Final Assignment: Robust Journey Planning

For this final project, we developed a robust public transport route planner using a dataset from SBB. Our route planner is designed to determine the quickest route between departure and arrival stops, considering a desired arrival time and a given confidence tolerance represented as interquartiles. For example, it can answer questions like "Which route from A to B is the fastest at least Q% of the time if I need to arrive at B before time T?" To achieve this, we implemented the found a way to modelise the delays, developed an algorithm that we named "MC-R-Choo-RAPTOR" (highly inspired from [1]), managed data using PySpark, and showcased the results using ipywidgets.

You can watch the presentation of the project here

[1] D. Delling, T. Pajor & R.F. Werneck Round-Based Public Transit Routing

Code Organisation

Code architecture:

.
├── Dockerfile
├── README.md
├── data                                # Contains all the data built during the preprocessing
├── environment.yml
├── figs
├── spark_processing
│   ├── Delay_modeling.ipynb            # Model the distributions of the delays
│   ├── backtesting.ipynb               # Notebook to backtest the success of a given trip  
│   ├── Network_modeling.ipynb          # Build the tables from the raw data
│   └── set_env.ipynb                   # Take the data from hdfs and save them locally             
├── post-init.sh
├── requirements.txt
├── algorithm
│   ├── choo_raptor.py                  # Implementation of the trip planner main algorithm
│   ├── load_data.py                    # Helper to create and load all the classes
│   ├── tests.py                        # Contains some tests for a few trips
│   ├── classes.py                      # Contains the definitions of all the objects used by MC-R-Choo-RAPTOR
│   └── main.ipynb                      # Main notebook, frontend of the trip planner
└── workflows
    └── my-workflow.yaml

Our project is a combination of multiple notebooks and python files.

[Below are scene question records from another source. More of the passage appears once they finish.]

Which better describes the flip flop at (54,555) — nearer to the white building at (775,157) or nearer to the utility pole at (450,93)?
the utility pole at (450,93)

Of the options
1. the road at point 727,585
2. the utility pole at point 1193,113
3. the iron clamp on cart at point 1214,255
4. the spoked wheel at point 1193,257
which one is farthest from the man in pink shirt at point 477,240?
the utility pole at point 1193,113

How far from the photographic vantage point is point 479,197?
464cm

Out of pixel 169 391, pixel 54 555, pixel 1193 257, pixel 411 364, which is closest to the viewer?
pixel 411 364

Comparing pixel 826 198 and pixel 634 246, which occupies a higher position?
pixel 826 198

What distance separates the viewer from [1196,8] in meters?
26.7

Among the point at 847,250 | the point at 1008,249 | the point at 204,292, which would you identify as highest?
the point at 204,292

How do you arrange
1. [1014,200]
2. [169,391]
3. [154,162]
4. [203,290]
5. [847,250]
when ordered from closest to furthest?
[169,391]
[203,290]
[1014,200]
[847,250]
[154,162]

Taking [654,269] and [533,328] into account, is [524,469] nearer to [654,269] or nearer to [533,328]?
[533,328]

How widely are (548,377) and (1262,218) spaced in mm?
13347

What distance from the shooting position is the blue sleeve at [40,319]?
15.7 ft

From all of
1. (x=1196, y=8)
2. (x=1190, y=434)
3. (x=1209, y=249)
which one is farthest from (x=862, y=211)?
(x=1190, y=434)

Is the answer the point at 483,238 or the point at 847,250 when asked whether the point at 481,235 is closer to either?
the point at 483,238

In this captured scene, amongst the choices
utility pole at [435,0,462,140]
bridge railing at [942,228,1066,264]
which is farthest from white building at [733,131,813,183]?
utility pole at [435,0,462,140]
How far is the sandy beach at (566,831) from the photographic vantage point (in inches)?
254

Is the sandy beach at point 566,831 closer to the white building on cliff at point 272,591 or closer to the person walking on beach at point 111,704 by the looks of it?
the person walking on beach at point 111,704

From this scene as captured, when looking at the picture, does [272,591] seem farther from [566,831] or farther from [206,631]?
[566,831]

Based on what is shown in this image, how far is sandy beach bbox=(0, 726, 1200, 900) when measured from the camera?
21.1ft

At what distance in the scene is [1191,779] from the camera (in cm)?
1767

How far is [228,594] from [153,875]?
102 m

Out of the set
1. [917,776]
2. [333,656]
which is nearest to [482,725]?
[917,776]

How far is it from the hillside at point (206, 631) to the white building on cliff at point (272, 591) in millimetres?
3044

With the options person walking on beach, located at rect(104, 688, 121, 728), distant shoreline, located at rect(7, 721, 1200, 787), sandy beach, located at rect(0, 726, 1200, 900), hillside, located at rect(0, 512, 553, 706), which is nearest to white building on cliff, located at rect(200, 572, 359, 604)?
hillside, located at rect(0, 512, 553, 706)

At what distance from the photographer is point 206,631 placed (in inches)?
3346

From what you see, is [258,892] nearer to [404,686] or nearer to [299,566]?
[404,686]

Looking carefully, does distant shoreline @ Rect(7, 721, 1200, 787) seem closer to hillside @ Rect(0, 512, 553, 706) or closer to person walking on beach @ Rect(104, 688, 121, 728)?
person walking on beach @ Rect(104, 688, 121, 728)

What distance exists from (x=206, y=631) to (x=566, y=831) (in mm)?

To simply use the route planner, you can directly run the notebook algorithm/main.ipynb.

In order to run the project from scratch, you will need to run the following notebooks:

Network_modeling.ipynb: This notebook take the raw data, filter the data and create all the tables needed for the main algorithm. It saves the processed tables in hdfs under /${USERNAME}/final/data/clean/.

Delay_modeling.ipynb: This notebook performes an exploratory data analysis of the data in order to infer some key insights about the delays. Then it creates a table with the parameters of the distribution of the delays for each stop under different time and transport type categories. It also saves the processed data in hdfs under /${USERNAME}/final/data/clean/.

set_env.ipynb: This notebook take the data from hdfs and save them locally.

HOW-TO

In order to use our journey planner, you only need to run the notebook algorithm/main.ipynb.

With the help of the interface, you need to enter a departure stop, an arrival stop, the latest time at which you want to arrive and a given confidence tolerance represented as interquartiles. When all the parameters are given, it will output the journey and you can also view your journey on a map. Be careful when looking for another journey as the algorithm will run every time you change one of the parameters. So, if you want to update all the parameters it might be better to rerun the last cell.

Problem Motivation

Imagine you are a regular user of the public transport system, and you are checking the operator's schedule to meet your friends for a class reunion. The choices are:

You could leave in 10mins, and arrive with enough time to spare for gossips before the reunion starts.
You could leave now on a different route and arrive just in time for the reunion.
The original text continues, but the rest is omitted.